Supplementary data are available at JXB online.

Table S1. Primers used for cloning.

Table S2. Primers used for site-directed mutagenesis of FaGT2*.

Table S3. Relative concentration of gallic acid, β-glucogallin, and ellagic acid in different strawberry tissues.

Figure S1. Relative concentration of d2-β-glucogallin after injection of different amounts of labeled gallic acid into small green strawberry fruits.
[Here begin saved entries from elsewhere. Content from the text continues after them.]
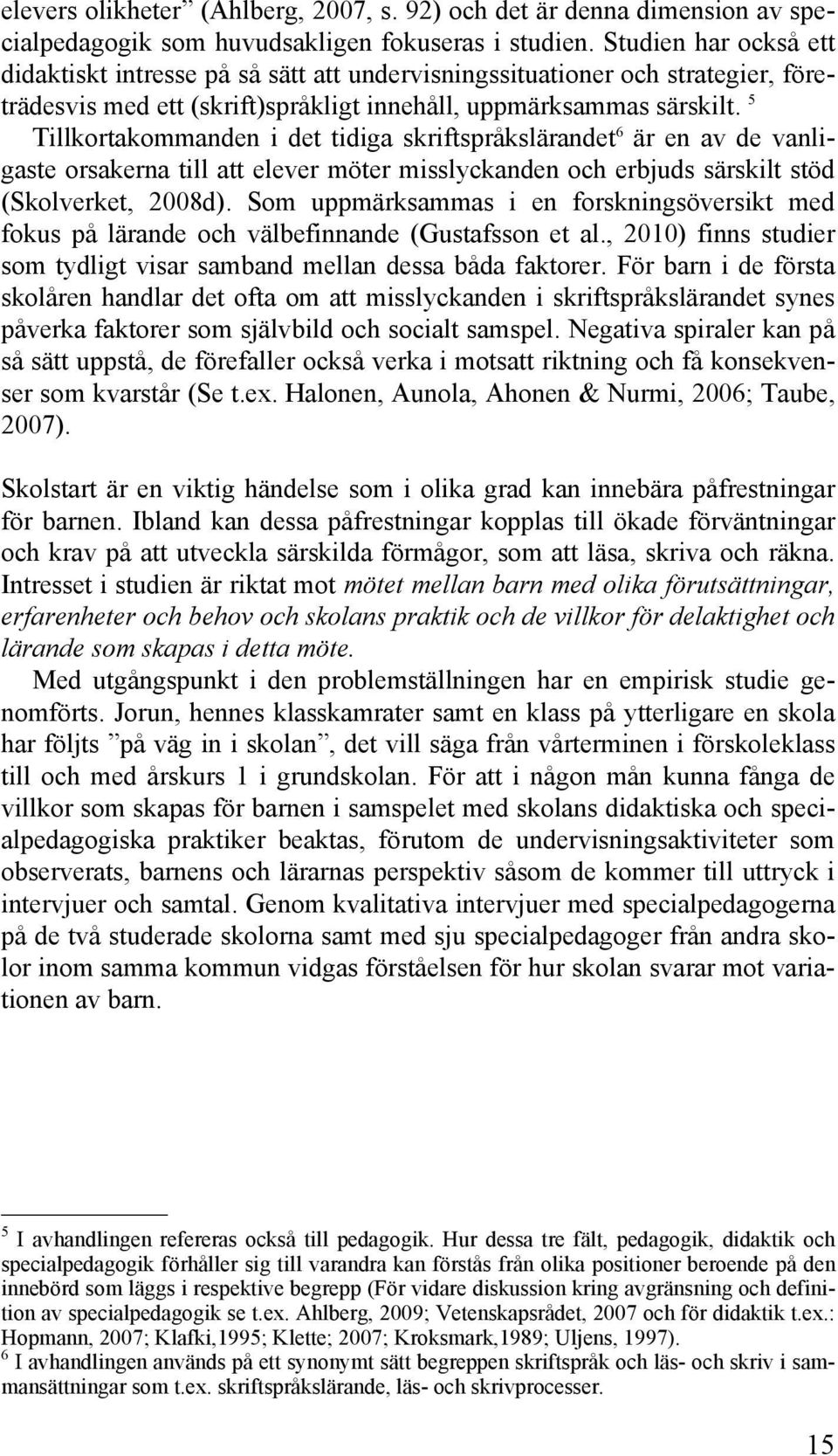 elevers olikheter” (Ahlberg, 2007, s. 92) och det är denna dimension av specialpedagogik som huvudsakligen fokuseras i studien. Studien har också ett didaktiskt intresse på så sätt att undervisningssituationer och strategier, företrädesvis med ett (skrift)språkligt innehåll, uppmärksammas särskilt. $^5$ Tillkortakommanden i det tidiga skriftspråkslärandet$^6$ är en av de vanligaste orsakerna till att elever möter misslyckanden och erbjuds särskilt stöd (Skolverket, 2008d). Som uppmärksammas i en forskningsöversikt med fokus på lärande och välbefinnande (Gustafsson et al., 2010) finns studier som tydligt visar samband mellan dessa båda faktorer. För barn i de första skolåren handlar det ofta om att misslyckanden i skriftspråkslärandet synes påverka faktorer som självbild och socialt samspel. Negativa spiraler kan på så sätt uppstå, de förefaller också verka i motsatt riktning och få konsekvenser som kvarstår (Se t.ex. Halonen, Aunola, Ahonen & Nurmi, 2006; Taube, 2007).

Skolstart är en viktig händelse som i olika grad kan innebära påfrestningar för barnen. Ibland kan dessa påfrestningar kopplas till ökade förväntningar och krav på att utveckla särskilda förmågor, som att läsa, skriva och räkna. Intresset i studien är riktat mot mötet mellan barn med olika förutsättningar, erfarenheter och behov och skolans praktik och de villkor för delaktighet och lärande som skapas i detta möte.

Med utgångspunkt i den problemställningen har en empirisk studie genomförts. Jorun, hennes klasskamrater samt en klass på ytterligare en skola har följts ”på väg in i skolan”, det vill säga från vårterminen i förskoleklass till och med årskurs 1 i grundskolan. För att i någon mån kunna fånga de villkor som skapas för barnen i samspelet med skolans didaktiska och specialpedagogiska praktiker beaktas, förutom de undervisningsaktiviteter som observerats, barnens och lärarnas perspektiv såsom de kommer till uttryck i intervjuer och samtal. Genom kvalitativa intervjuer med specialpedagogerna på de två studerade skolorna samt med sju specialpedagoger från andra skolor inom samma kommun vidgas förståelsen för hur skolan svarar mot variationen av barn.

$^5$ I avhandlingen refereras också till pedagogik. Hur dessa tre fält, pedagogik, didaktik och specialpedagogik förhåller sig till varandra kan förstås från olika positioner beroende på den innebörd som läggs i respektive begrepp (För vidare diskussion kring avgränsning och definition av specialpedagogik se t.ex. Ahlberg, 2009; Vetenskapsrådet, 2007 och för didaktik t.ex.: Hopmann, 2007; Klafki,1995; Klette; 2007; Kroksmark,1989; Uljens, 1997).
$^6$ I avhandlingen används på ett synonymt sätt begreppen skriftspråk och läs- och skriv i sammansättningar som t.ex. skriftspråkslärande, läs- och skrivprocesser.

15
Figure S2. Amino acid sequence alignment and phylogenetic tree of strawberry (F. vesca) proteins.

Figure S3. Confirmation of the formation of ester bonds by FaGT2*.

Figure S4. LC-MS analysis of β-glucogallin and gallic acid 4-O-glucoside.

Figure S5. Expression of FaGT2 and FaGT5 corresponding transcripts in three stages of green fruit development of F. vesca cv. Yellow Wonder.